Di sela-sela permenungan, aku teringat akan penafsiran Kakek pada pohon beringin itu. Penggambaran sosok perempuan yang demikian anggun, mengingatkanku pada Ratih. Ya, kembang desa itu. Aku dan Ratih adalah teman sejak kecil. Begitu pun Gito. Kami bertiga senantiasa bersama. Bahkan ketika mandi di sungai pun, kami tidak malu-malu membuka seluruh pakaian masing-masing. Aih! Masa kecil yang aduhai.
Namun seiring berjalannya waktu, ada perasaan aneh dalam diriku. Setiap kali aku melihat Ratih tersenyum, jantungku seperti rontok. Dan suaranya yang lembut, seperti payung yang memayungi jiwaku. Perasaan ini juga yang membuatku benci pada Gito. Terdengar berlebihan, tapi ini alasan paling kuat untuk membencinya.
Mulanya aku bisa menutupi perasaan ini. Namun semakin lama, aku semakin gusar setiap melihat Gito dan Ratih terlihat begitu dekat.
Seminggu lalu aku tak sengaja melihat mereka berdua bercanda ria di rumah Ratih. Entah mengapa, aku yang hendak menggembala kambing bersama kakek, seketika kehilangan semangat. Sepanjang perjalanan aku melamun. Kakek yang menyadari itu segera menegurku. Aku tersadar. Sampai di waktu istirahat, aku kembali melamun. Lagi-lagi Kakek menyadari itu dan memulai pembicaraan.
"Kau sudah remaja, Le, wajar."
Aku tak mengerti dengan kalimat Kakek barusan. Aku tetap mematung sembari menatap hamparan luas. Semilir angin berembus. Sulur beringin bergoyang lunglai.
"Kau suka padanya?"
Apa lagi ini. Aku benar-benar tak paham. Suka? Apalah yang dimaksud kakekku ini. Aku tetap tak menggubris perkataan Kakek. Kakek membakar rokoknya. Lantas dia bercerita tentang bulu perindu. Aku tak tahu mengapa Kakek tiba-tiba cerita hal tersebut. Dengan mata terpejam aku mendengarkan cerita Kakek.

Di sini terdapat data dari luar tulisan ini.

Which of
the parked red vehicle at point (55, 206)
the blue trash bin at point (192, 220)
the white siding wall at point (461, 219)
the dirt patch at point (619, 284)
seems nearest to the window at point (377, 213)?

Bulu perindu, benda yang asing di telingaku. Benda yang digunakan para lelaki untuk merayu jiwa perempuan dari kejauhan. Usaha merayu dari kejauhan tersebut tak ada yang gagal. Kakek memberi tahu padaku bagaimana menggunakannya. Yaitu cukup taruh foto perempuan yang kau suka di depan bulu perindu. Tunggu sampai bulu perindu itu saling mengait satu sama lain. Niscaya keesokan harinya perempuan itu akan luluh hatinya. Sangat luluh. Begitulah kata Kakek. Dan di akhir ceritanya Kakek berkata:
"Kalau kau benar-benar suka pada Ratih, aku akan memberitahumu bagaimana cara mendapatkan bulu perindu."
Aku yang saat itu mendengarkan sembari terpejam, berusaha menahan tawaku. Bagaimana bisa hanya dengan suatu benda, perempuan bisa tergila-gila dengan kita. Aku tetap tak menggubris perkataan Kakek. Dalam hati suaraku meraung: Aku tak akan melakukannya!